# Apostas Agosto 2018 - Escolha de estações



## David sf (26 Jul 2018 às 19:53)

Boas,

Vamos lançar mais um concurso de apostas de temperaturas que deverá iniciar-se na próxima quarta-feira, dia 1 de agosto. Para já pedimos a todos os membros que o desejem que procedam à escolha das estações meteorológicas a concurso, deixando mensagem neste tópico onde indiquem claramente a sua escolha.

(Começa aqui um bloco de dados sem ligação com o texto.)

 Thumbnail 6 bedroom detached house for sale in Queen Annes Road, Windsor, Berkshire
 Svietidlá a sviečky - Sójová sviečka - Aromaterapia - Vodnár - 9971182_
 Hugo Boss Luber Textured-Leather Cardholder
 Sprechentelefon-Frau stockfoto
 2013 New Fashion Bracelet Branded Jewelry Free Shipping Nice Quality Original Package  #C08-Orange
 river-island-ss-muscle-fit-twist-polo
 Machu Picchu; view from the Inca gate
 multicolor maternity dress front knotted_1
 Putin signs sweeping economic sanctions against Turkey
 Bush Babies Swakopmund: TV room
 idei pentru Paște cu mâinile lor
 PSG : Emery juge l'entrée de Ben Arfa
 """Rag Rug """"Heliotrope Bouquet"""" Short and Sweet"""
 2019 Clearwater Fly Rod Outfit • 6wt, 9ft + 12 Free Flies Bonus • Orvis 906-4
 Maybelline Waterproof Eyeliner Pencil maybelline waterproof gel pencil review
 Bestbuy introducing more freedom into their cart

Estarão a concurso 12 estações meteorológicas escolhidas da seguinte forma:


Os 12 membros mais bem classificados no concurso anterior (julho de 2017), terão preferência de escolha. Deste modo, até amanhã, dia *28 de julho às 23:59*, apenas poderão escolher estações os 12 primeiros classificados desse concurso. Os restantes membros poderão *sugerir *a estação a escolher;
Se até ao final do prazo mencionado não tiverem sido escolhidas 12 estações, qualquer membro do fórum poderá participar, sendo que serão escolhidas as estações propostas por ordem cronológica.

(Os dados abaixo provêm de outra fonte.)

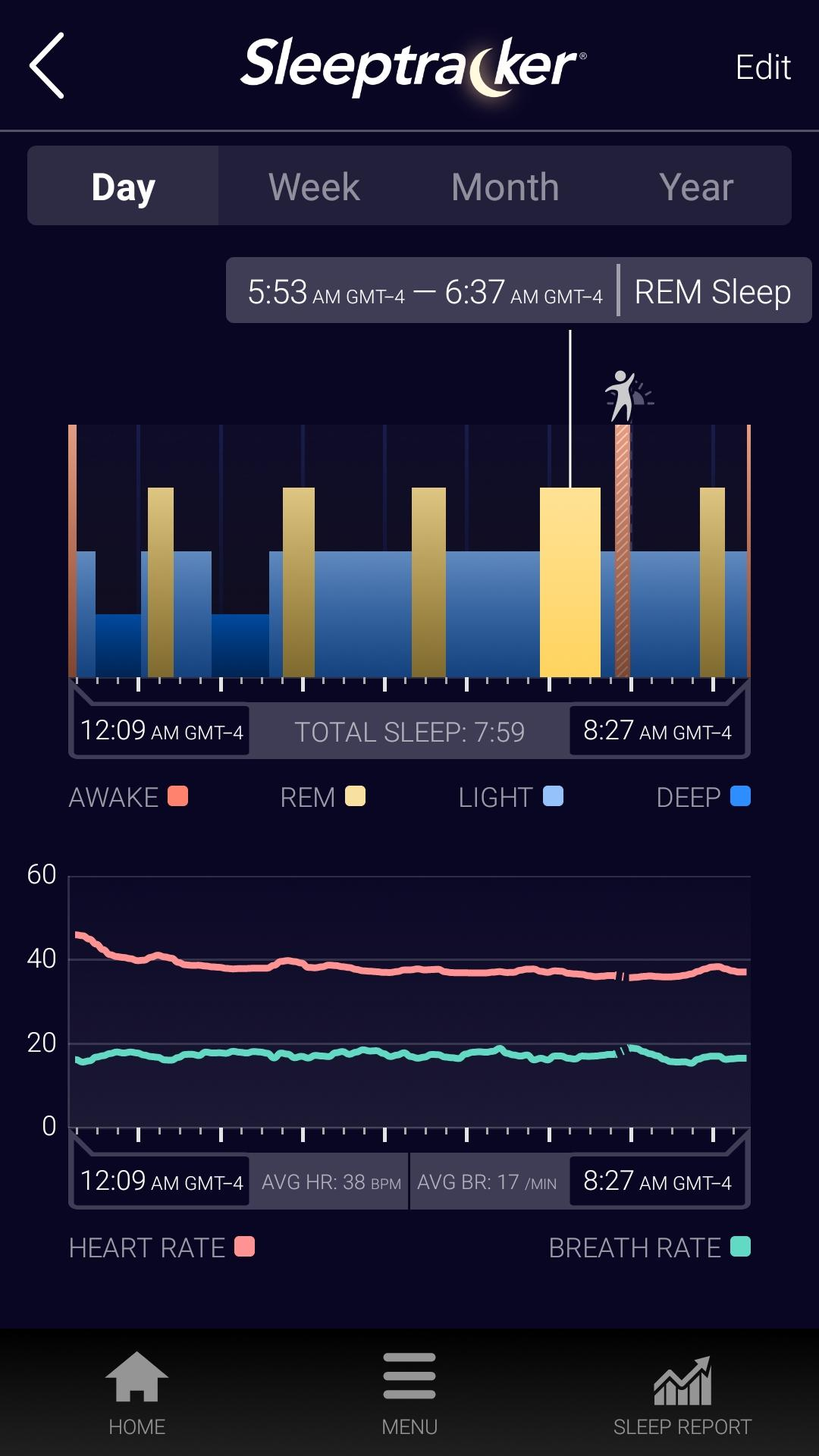 screenshot-20180819-082419-sleeptracker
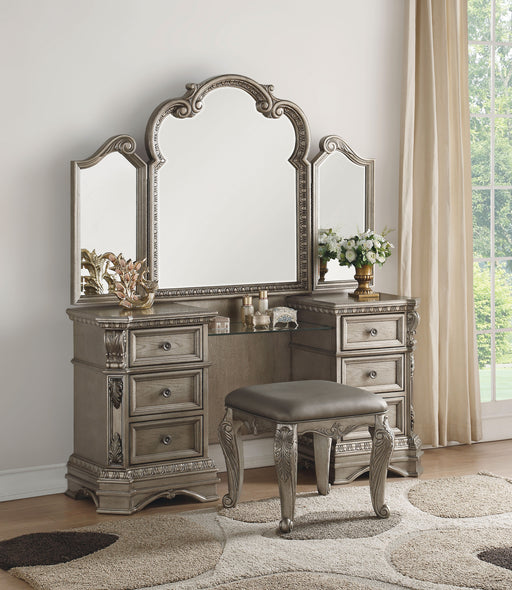 Northville Antique Silver Vanity Desk image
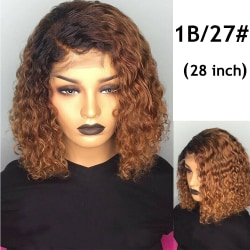 Bob Wig Lace Front Short Curly Hair Wig 28 INCH 1B/27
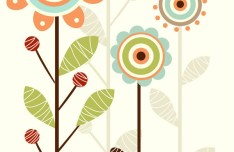 Cartoon Trees & Flowers Vector Illustration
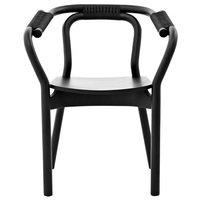 Normann Copenhagen Knot tuoli , musta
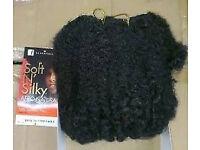 "Black Blonde Afro Kinky Bulk Hair Braiding Locs Twist Extentions Faux Bun 12"""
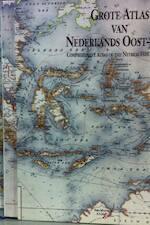 Grote atlas van Nederlands Oost-Indie - J.B. van Diessen, F. Ormeling (ISBN 9789074861205)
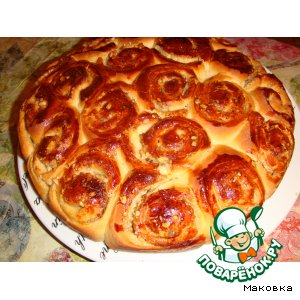 Рецепт Пирог из роз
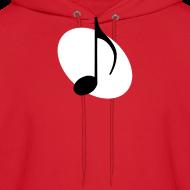 Design ~ White Music Emblem Hoodie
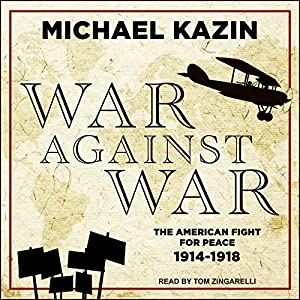 War Against War Audiobook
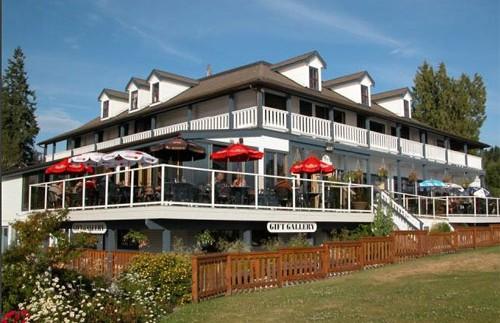 Sunshine Coast Canada hotel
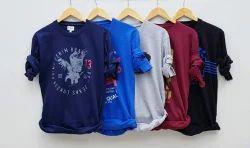 Proteen Cotton Mens T-Shirt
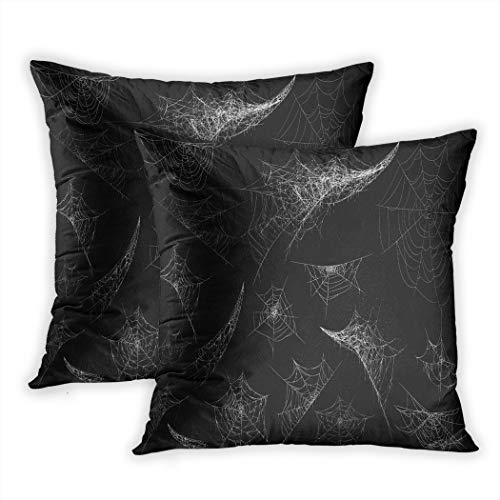 Suike Set of 2 Throw Pillow Covers Collection of Cobweb Spiderweb for Halloween Spider Spooky Scary Horror Polyester Soft Cozy Square Decorative Pillowcases for Sofa Bedroom 16X16 Inches]()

Essas 12 estações meteorológicas poderão pertencer à rede do IPMA (desde que estejam hoje a debitar dados) ou ser amadoras, estas desde que possuam RS decente (radiation-shield) e tenham site próprio na Net onde indiquem os valores registados em tempo real e os valores extremos de temperatura com exactidão.

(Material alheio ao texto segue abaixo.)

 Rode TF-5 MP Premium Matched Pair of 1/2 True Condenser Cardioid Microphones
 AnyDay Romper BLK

Pede-se assim a estes 12 membros que submetam as suas escolhas até às *23:59 de sábado, 28 de julho*. A partir dessa hora todos os restantes membros poderão escolher estações, se ainda houver essa possibilidade:

@David sf 
@rozzo 
@algarvio1980 
@MSantos 
@Duarte Sousa 
@Mr. Neves 
@Joaopaulo 
@Jorge_scp 
@guisilva5000 
@Ruipedroo 
@Dan 
@joralentejano 


Para garantir uma maior diversidade nas estações escolhidas, e relembrando que o objectivo do concurso não é o de apostar apenas nas estações que provavelmente registarão valores mais extremos, as estações escolhidas estão sujeitas às seguintes condicionantes:

- Haverá a concurso pelo menos duas estações localizadas em cada uma destas regiões:

Litoral Norte e Centro (Distritos de Viana, Braga, Porto, Aveiro, Coimbra, Leiria, Lisboa, sendo que pelo menos uma delas terá que se situar junto ao mar);
Interior Norte e Centro (Distritos de Vila Real, Bragança, Viseu, Guarda e Castelo Branco);
Litoral Sul (Distritos de Setúbal, Faro e concelhos do Distrito de Beja com acesso ao mar);
Interior Sul (Distritos de Santarém, Portalegre, Évora e Beja interior).
- Em nenhum distrito poderão ser escolhidas mais do que duas estações;
- Não poderá ser escolhida nenhuma estação a menos de 50 km (valor aproximado, apela-se ao bom senso) de uma já escolhida, com excepção de casos em que ambas as estações tenham características climáticas claramente diferentes (Ex: Torre/Covilhã, Cabo Raso/Lisboa);
- Caso haja duas estações escolhidas que não cumpram estas condicionantes apenas será aceite a que tiver sido escolhida em primeiro lugar.


----------



## Duarte Sousa (26 Jul 2018 às 20:13)

Não vou conseguir participar, pois a partir de amanhã estarei a acampar até dia 3, mas aqui fica a minha escolha: *Cabo Raso*.


----------



## RedeMeteo (26 Jul 2018 às 20:27)

Sugiro a minha Estação de Serpa


----------



## joralentejano (26 Jul 2018 às 20:36)

Escolho a estação do IPMA de* Pinhão (Santa Bárbara)*.


----------



## Dan (26 Jul 2018 às 20:39)

Miranda do Douro.


----------



## algarvio1980 (26 Jul 2018 às 20:41)

A minha escolha vai, para: *Olhão (EPPO)*


----------



## nelofafe (26 Jul 2018 às 20:57)

Posso participar?

Sou novo no fórum, mas gostava de o fazer!


----------



## Duarte Sousa (26 Jul 2018 às 22:27)

Se o concurso contemplar temperaturas mínimas, sugiro algo como Penhas Douradas ou Portalegre.


----------



## MSantos (27 Jul 2018 às 00:30)

Estação do IPMA - *Leiria (Aeródromo)*


----------



## MSantos (27 Jul 2018 às 00:33)

nelofafe disse:


> Posso participar?
> 
> Sou novo no fórum, mas gostava de o fazer!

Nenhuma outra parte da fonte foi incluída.